=== Given entries ===
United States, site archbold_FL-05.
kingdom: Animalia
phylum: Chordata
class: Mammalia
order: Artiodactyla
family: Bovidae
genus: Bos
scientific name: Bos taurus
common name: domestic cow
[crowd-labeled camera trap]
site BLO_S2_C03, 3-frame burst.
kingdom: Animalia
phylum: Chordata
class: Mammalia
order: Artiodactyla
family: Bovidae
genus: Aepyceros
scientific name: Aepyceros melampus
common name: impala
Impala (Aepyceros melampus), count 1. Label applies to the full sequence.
===
=== Given entries ===
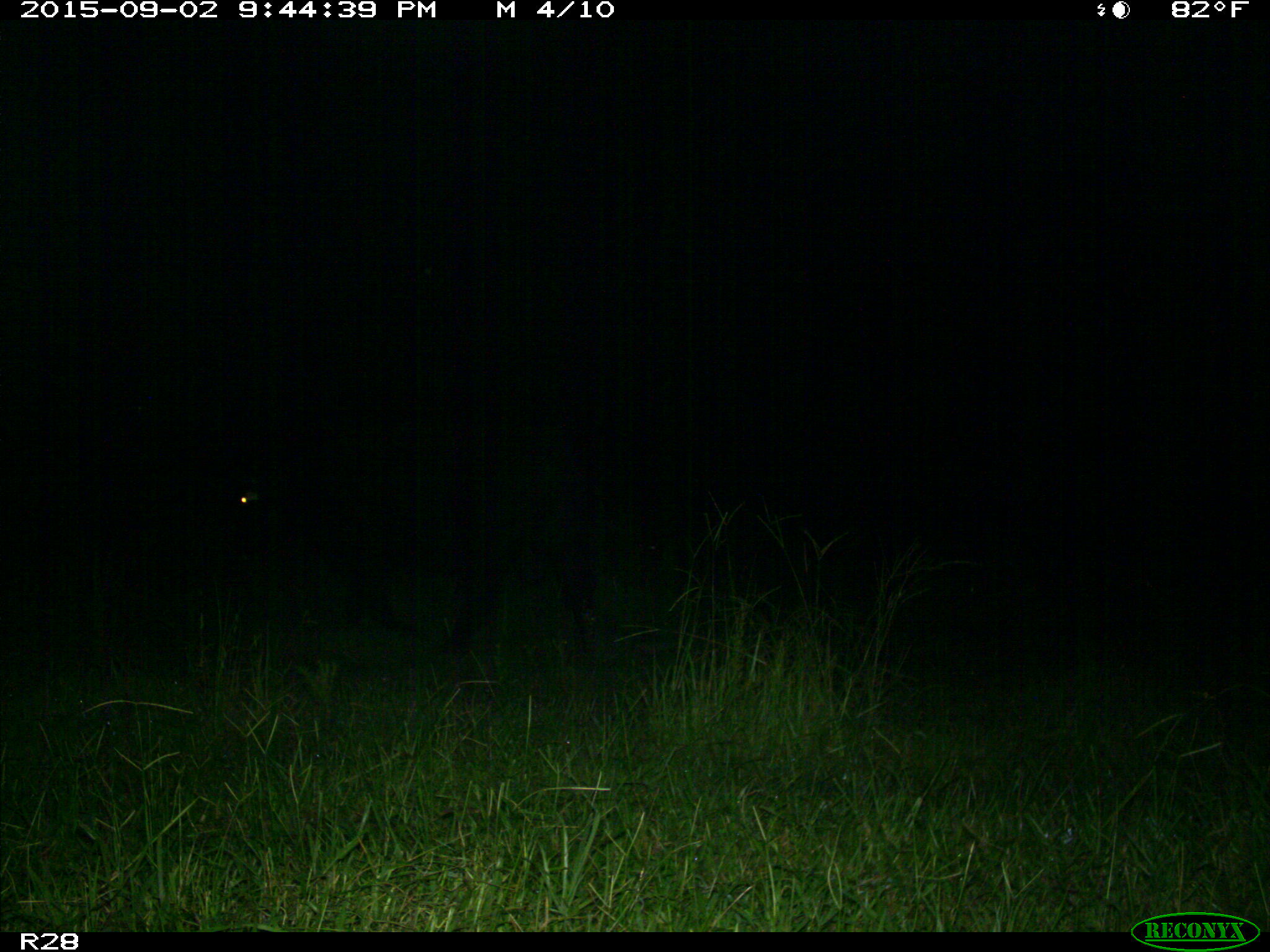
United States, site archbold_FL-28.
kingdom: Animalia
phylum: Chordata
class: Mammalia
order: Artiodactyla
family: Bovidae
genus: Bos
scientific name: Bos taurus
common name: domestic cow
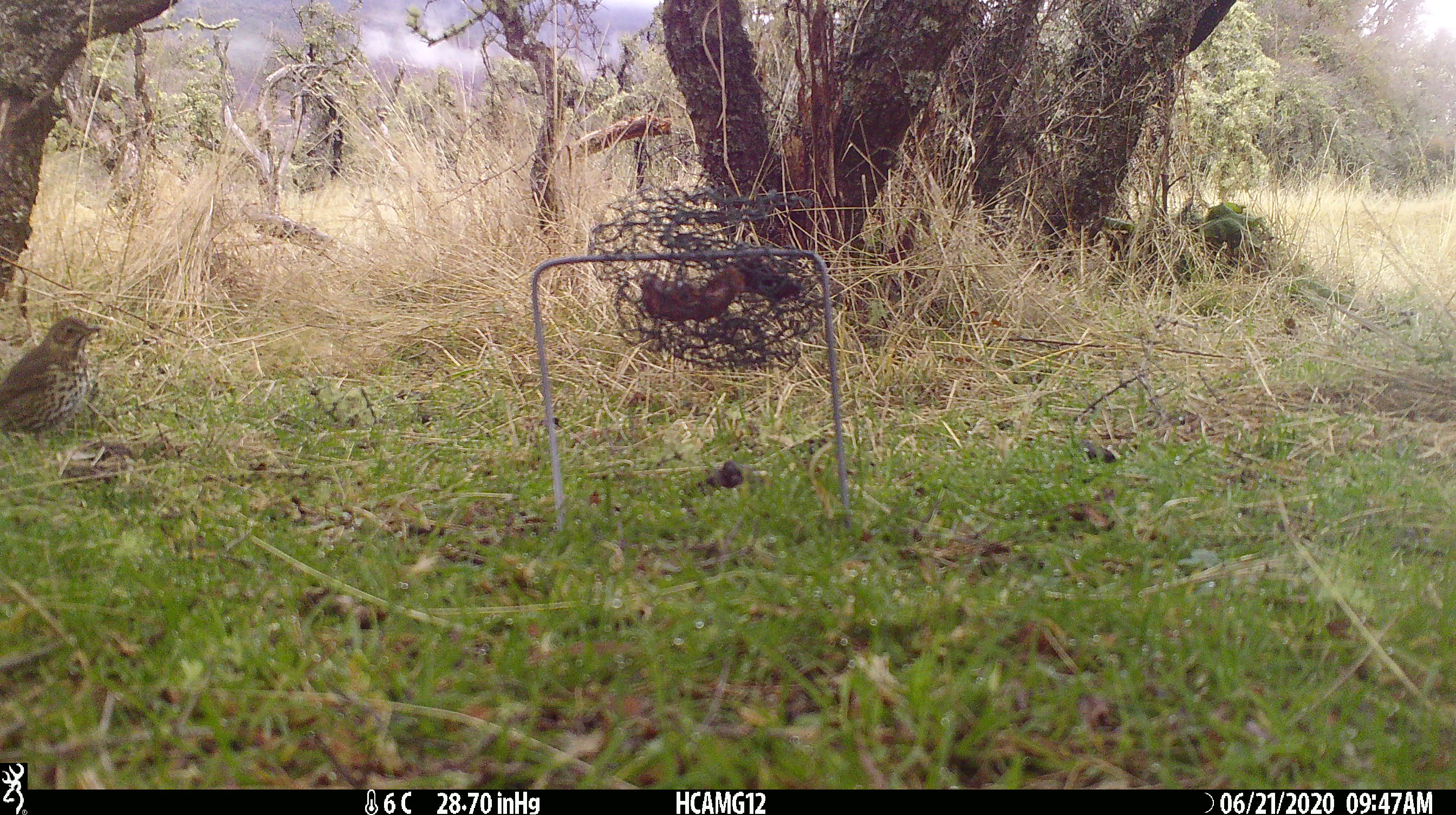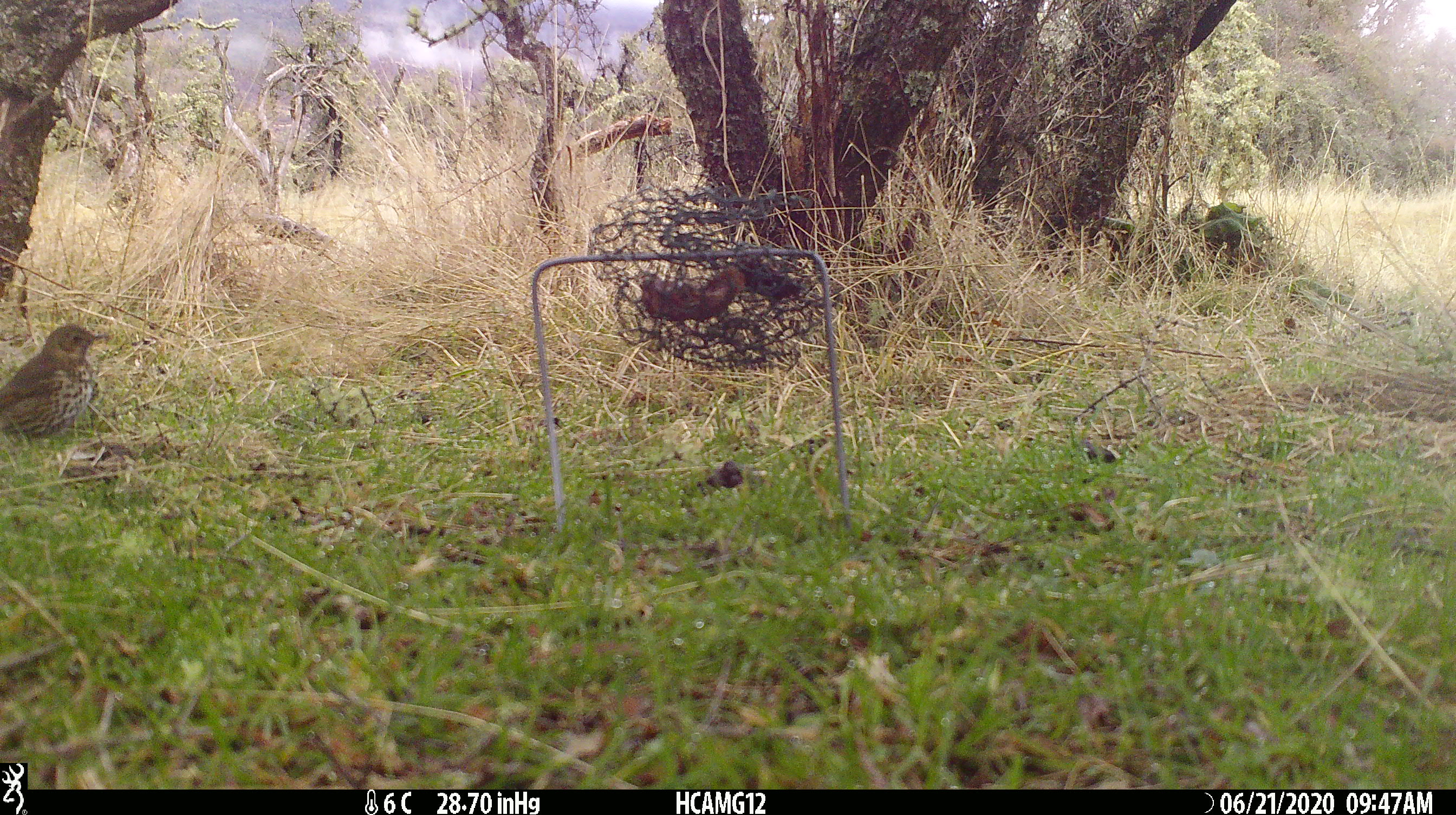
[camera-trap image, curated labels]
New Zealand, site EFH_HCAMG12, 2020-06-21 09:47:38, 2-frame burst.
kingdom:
===
=== Given entries ===
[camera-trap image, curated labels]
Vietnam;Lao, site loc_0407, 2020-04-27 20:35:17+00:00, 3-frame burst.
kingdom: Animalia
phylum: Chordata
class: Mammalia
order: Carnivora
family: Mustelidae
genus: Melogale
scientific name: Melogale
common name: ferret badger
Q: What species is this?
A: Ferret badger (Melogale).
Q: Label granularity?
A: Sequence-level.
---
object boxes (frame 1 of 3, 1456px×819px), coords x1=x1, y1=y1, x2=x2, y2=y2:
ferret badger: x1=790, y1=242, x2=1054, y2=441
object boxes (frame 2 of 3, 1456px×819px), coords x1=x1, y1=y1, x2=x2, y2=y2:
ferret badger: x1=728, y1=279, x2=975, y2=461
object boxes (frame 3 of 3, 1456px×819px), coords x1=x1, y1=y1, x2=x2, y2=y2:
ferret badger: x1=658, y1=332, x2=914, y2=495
===
What you need to do:
Please make an exact copy of the lines above from the line with "United States, site archbold_FL-05." through the line with "scientific name: Aepyceros melampus", both ends included.

Task solution:
United States, site archbold_FL-05.
kingdom: Animalia
phylum: Chordata
class: Mammalia
order: Artiodactyla
family: Bovidae
genus: Bos
scientific name: Bos taurus
common name: domestic cow
[crowd-labeled camera trap]
site BLO_S2_C03, 3-frame burst.
kingdom: Animalia
phylum: Chordata
class: Mammalia
order: Artiodactyla
family: Bovidae
genus: Aepyceros
scientific name: Aepyceros melampus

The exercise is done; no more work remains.